## Task goal
Reading down the listing below, count the lines where the word "Classic" shows up, then give only that count.

## Records shown
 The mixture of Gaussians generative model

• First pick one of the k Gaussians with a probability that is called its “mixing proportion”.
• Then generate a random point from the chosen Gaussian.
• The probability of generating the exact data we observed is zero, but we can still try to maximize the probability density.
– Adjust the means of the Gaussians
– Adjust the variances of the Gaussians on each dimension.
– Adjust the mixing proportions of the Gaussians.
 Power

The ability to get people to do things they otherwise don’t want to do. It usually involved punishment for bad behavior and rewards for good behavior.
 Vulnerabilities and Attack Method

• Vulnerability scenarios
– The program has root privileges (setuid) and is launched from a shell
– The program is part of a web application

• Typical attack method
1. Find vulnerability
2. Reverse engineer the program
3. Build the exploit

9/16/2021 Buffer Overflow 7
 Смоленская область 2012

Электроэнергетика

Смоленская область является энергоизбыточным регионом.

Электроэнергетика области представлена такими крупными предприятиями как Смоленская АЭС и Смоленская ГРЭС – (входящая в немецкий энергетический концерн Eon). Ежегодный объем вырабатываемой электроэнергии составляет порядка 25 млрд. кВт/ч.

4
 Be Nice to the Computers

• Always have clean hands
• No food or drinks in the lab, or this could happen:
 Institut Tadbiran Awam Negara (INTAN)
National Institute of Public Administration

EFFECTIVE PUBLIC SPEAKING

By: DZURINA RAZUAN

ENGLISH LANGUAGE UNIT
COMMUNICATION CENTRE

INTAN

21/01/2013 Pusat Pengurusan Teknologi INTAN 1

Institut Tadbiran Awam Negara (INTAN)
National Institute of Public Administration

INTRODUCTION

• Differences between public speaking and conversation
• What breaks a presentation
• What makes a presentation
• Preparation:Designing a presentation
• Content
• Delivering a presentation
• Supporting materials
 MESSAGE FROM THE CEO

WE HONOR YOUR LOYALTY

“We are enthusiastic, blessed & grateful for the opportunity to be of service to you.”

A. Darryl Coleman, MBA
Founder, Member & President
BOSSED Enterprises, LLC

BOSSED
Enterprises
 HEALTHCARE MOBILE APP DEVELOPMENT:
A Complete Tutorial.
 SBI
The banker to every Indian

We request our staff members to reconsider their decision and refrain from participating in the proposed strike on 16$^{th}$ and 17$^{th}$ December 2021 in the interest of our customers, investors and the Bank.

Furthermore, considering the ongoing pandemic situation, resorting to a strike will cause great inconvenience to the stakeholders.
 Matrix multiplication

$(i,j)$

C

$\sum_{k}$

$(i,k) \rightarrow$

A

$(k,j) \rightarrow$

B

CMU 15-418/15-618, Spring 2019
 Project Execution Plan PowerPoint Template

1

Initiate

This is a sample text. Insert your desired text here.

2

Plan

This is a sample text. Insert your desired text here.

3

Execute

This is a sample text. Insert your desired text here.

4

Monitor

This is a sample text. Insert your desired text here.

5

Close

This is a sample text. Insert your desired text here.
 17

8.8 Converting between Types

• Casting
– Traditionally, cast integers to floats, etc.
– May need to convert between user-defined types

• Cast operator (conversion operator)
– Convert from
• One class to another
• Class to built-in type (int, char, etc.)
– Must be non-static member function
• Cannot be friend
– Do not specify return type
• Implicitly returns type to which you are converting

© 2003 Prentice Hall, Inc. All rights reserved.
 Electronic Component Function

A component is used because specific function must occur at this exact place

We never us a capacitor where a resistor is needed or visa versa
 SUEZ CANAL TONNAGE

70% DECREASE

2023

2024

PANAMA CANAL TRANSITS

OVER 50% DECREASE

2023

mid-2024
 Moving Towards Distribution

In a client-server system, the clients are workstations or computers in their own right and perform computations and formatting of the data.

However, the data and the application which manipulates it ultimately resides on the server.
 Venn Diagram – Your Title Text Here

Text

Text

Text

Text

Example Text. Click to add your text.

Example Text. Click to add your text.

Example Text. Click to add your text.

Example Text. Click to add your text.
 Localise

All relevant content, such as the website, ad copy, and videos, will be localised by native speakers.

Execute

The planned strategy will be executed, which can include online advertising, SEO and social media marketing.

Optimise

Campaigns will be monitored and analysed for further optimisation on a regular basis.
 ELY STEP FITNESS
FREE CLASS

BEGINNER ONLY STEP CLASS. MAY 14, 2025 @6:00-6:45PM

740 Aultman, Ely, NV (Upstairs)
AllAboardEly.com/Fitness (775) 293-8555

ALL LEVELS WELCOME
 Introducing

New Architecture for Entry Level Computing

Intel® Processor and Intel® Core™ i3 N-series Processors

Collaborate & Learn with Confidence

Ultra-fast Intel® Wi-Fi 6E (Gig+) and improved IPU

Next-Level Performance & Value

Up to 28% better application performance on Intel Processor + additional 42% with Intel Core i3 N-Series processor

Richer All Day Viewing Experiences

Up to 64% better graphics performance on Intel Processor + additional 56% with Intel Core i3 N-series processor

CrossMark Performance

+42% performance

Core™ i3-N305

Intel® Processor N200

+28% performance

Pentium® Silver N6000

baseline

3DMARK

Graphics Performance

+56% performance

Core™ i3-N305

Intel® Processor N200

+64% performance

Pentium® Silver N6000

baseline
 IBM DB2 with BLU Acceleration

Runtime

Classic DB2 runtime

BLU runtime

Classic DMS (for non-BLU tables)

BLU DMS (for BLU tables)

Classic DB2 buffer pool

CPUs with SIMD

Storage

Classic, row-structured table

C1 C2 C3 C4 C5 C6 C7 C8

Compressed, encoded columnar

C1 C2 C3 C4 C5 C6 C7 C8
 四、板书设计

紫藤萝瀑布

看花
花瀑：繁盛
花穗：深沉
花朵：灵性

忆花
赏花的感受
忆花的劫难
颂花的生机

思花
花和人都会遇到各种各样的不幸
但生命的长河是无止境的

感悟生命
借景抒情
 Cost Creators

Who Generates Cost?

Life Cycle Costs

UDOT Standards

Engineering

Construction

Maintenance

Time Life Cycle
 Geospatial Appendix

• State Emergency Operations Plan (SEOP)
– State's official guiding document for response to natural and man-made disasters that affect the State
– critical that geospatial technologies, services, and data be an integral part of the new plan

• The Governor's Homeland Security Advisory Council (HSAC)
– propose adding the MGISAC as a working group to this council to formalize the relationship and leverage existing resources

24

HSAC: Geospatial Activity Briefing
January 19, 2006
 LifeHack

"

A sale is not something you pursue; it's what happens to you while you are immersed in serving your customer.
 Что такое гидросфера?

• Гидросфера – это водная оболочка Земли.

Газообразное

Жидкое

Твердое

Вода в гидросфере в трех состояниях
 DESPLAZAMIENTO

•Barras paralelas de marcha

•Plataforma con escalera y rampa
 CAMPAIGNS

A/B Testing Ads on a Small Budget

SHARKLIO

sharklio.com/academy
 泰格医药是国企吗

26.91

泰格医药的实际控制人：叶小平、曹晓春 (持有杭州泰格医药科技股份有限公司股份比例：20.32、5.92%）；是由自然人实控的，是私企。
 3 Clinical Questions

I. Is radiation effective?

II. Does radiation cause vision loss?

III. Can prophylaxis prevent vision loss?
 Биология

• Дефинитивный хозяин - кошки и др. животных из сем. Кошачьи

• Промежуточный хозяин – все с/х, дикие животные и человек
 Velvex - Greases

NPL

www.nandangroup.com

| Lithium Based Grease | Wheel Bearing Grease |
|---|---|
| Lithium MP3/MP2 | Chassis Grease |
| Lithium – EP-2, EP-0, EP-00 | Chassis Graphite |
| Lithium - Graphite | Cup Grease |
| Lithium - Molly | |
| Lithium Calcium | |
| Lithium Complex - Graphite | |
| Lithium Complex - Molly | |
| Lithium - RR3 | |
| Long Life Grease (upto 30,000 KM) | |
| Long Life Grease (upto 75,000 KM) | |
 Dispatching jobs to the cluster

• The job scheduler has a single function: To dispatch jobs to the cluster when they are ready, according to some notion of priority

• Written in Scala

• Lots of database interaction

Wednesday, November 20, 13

## Task result
4